**Stored data entries**
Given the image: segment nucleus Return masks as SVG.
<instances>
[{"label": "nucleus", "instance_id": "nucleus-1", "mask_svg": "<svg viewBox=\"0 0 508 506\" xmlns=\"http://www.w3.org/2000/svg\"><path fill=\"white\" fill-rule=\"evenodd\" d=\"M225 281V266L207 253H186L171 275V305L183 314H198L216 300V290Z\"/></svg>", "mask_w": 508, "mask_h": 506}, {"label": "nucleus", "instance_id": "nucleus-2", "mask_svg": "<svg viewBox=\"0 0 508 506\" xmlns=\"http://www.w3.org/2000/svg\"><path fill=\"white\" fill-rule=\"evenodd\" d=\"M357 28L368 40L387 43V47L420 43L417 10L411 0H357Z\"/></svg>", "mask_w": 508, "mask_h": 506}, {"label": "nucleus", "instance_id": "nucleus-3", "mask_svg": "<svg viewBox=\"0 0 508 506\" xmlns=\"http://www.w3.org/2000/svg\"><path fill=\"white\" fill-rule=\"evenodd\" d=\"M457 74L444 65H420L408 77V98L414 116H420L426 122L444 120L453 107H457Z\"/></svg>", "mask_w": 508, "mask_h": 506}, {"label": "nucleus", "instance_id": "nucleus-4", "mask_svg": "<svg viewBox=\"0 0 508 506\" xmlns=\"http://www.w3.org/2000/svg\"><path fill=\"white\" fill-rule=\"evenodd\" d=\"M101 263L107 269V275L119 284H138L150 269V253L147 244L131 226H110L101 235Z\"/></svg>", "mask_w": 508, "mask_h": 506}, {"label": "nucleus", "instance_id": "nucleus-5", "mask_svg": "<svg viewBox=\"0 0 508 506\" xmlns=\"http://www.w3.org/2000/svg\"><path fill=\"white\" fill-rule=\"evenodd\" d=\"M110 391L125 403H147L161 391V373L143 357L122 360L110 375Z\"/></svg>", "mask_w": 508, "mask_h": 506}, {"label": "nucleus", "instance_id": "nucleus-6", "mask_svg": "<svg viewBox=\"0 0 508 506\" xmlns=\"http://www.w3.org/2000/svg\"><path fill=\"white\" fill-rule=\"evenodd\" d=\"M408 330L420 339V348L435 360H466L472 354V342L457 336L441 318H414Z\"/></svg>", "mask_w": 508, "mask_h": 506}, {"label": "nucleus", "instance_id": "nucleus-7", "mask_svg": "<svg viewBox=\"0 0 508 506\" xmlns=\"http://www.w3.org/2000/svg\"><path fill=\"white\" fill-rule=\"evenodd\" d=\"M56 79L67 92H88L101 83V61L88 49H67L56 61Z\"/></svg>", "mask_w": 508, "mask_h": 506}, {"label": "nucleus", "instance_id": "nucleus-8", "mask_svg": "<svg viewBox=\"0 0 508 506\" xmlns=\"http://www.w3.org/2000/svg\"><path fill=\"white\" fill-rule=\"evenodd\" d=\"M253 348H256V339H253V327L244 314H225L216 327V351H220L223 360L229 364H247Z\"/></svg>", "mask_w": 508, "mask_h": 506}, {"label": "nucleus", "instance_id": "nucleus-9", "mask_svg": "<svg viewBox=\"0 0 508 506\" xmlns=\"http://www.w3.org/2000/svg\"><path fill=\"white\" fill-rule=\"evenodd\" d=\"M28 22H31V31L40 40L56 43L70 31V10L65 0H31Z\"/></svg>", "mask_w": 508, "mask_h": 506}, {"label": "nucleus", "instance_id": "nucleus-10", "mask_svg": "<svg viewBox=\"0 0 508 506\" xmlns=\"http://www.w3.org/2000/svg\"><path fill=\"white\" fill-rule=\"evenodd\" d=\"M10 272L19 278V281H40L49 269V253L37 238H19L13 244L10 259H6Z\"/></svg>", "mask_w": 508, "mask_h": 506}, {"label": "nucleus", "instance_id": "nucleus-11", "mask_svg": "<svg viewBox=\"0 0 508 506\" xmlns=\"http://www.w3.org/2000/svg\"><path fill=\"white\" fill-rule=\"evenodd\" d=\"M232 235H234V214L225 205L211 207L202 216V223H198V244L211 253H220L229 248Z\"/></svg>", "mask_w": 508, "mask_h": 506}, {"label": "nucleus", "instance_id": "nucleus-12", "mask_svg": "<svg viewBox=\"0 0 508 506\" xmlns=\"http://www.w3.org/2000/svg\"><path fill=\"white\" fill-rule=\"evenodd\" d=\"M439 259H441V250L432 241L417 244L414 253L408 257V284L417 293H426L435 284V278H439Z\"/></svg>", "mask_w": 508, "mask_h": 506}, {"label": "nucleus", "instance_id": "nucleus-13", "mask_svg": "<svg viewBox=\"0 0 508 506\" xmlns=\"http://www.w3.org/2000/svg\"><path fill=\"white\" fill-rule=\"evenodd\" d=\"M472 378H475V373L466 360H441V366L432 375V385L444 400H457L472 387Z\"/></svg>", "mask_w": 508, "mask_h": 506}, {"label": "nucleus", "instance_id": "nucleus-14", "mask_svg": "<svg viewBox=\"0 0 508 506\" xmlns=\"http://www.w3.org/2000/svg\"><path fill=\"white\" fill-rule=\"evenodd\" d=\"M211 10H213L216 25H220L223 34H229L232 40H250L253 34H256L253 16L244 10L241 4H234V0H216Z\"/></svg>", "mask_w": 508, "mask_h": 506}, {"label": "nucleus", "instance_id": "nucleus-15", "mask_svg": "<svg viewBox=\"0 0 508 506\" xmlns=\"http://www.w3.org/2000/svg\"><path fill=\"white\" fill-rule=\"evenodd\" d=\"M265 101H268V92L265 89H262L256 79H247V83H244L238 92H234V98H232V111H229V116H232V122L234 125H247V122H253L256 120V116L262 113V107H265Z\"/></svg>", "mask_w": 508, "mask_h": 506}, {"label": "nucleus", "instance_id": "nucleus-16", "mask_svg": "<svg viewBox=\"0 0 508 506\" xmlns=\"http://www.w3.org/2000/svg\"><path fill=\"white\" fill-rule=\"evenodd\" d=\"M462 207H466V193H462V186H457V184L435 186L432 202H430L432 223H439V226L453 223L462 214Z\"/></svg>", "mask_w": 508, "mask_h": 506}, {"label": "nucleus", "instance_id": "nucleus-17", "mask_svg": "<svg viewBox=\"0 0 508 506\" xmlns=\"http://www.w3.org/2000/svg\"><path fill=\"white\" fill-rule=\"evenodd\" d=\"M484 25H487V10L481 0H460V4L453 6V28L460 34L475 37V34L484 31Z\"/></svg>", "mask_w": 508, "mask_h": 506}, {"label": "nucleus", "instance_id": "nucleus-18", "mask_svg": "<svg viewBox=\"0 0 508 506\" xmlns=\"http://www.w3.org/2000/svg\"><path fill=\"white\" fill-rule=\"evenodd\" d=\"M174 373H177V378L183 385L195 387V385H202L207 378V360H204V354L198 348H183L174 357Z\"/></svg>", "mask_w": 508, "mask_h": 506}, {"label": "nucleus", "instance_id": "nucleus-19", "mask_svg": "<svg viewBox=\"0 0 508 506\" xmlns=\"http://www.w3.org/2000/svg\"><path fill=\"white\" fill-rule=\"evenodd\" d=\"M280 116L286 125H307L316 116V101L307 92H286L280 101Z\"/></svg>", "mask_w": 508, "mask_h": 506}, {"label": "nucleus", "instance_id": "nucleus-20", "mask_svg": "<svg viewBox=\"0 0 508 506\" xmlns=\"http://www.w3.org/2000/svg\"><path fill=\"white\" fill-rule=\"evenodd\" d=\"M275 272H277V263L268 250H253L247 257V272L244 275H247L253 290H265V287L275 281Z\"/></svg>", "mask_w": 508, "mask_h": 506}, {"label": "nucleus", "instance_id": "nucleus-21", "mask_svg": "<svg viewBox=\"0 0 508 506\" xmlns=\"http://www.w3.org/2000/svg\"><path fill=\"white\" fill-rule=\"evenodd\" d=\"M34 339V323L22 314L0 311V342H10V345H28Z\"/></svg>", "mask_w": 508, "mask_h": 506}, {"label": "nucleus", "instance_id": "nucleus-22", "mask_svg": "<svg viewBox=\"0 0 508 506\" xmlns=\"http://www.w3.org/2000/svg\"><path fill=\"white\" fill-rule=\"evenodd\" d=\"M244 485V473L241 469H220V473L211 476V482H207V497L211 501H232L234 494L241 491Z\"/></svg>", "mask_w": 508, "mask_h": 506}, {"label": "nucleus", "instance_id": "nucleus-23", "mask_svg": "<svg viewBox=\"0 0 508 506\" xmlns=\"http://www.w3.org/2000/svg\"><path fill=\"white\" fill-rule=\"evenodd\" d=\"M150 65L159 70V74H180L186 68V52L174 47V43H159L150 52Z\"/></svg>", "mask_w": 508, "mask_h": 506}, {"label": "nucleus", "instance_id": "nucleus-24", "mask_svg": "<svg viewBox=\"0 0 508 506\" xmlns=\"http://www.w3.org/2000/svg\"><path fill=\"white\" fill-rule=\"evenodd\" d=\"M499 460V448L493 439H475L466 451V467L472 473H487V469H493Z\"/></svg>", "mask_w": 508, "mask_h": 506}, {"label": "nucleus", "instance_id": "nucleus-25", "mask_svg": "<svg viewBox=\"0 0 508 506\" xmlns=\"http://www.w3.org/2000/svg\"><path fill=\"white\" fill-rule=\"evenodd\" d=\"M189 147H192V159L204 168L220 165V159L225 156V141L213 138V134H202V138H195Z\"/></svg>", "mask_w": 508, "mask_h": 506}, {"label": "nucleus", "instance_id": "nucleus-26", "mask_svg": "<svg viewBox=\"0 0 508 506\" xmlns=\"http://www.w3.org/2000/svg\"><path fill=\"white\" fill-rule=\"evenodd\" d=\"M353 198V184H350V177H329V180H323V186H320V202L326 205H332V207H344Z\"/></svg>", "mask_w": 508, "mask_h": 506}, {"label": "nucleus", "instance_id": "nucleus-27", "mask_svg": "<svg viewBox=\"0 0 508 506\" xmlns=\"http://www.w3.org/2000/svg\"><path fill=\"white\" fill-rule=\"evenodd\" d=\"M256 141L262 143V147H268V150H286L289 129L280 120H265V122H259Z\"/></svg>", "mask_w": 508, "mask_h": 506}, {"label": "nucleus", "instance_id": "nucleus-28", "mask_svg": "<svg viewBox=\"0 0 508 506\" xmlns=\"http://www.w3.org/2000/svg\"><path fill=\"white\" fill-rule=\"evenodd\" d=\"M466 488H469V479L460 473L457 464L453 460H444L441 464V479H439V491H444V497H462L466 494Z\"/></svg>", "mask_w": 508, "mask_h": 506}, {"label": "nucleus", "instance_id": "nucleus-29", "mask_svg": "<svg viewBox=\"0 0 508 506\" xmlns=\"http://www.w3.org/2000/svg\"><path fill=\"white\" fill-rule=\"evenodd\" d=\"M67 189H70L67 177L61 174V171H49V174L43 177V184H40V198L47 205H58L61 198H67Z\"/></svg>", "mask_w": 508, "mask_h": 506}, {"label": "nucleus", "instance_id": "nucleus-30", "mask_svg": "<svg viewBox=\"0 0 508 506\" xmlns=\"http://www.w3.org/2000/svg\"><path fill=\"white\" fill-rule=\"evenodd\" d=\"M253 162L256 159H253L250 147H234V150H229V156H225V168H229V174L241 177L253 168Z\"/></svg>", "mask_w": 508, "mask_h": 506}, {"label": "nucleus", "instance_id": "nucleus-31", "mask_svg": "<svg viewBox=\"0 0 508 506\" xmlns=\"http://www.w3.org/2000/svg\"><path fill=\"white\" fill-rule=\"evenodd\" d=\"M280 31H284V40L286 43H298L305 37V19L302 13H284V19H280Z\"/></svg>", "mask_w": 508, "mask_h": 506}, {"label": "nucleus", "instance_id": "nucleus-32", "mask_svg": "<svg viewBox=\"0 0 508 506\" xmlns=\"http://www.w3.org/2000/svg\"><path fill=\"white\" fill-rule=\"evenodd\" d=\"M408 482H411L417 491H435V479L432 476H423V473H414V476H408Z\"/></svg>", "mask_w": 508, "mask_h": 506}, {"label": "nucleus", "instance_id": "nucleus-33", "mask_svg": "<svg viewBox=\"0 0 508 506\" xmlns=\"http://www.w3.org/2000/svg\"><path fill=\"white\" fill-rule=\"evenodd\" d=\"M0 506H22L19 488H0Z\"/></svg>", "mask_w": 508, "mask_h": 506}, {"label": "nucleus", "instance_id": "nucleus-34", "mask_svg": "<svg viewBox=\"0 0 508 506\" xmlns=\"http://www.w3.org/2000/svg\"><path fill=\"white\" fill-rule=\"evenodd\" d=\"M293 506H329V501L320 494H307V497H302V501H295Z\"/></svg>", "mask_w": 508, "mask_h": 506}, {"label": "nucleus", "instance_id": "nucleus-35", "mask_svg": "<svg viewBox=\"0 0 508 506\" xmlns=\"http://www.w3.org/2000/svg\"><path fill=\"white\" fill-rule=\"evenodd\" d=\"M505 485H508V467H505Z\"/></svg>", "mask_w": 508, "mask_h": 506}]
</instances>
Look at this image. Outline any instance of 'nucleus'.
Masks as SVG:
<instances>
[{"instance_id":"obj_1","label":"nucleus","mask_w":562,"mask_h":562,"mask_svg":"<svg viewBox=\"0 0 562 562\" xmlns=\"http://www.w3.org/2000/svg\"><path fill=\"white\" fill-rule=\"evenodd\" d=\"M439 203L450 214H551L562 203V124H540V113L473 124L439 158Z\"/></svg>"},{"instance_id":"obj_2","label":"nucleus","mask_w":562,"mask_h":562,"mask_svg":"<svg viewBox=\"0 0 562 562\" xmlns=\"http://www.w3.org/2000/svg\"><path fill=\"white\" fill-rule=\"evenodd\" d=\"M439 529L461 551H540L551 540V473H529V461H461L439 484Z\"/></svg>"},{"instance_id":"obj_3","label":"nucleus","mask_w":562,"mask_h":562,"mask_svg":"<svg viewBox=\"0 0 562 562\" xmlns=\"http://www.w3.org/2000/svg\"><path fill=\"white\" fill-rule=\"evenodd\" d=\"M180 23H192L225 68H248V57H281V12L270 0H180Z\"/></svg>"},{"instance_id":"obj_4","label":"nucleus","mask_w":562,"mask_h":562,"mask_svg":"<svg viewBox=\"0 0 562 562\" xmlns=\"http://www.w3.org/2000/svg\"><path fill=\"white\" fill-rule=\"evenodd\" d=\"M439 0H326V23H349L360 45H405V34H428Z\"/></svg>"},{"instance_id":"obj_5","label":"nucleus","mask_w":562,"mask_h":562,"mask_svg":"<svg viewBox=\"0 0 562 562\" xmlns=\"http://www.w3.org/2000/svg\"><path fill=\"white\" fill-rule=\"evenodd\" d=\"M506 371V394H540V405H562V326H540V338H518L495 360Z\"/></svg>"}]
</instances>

**What you are asked to do**
Count how many lines in the items above contain the string "image", with case counting. Reply with the number only.

**Exercise solution**
2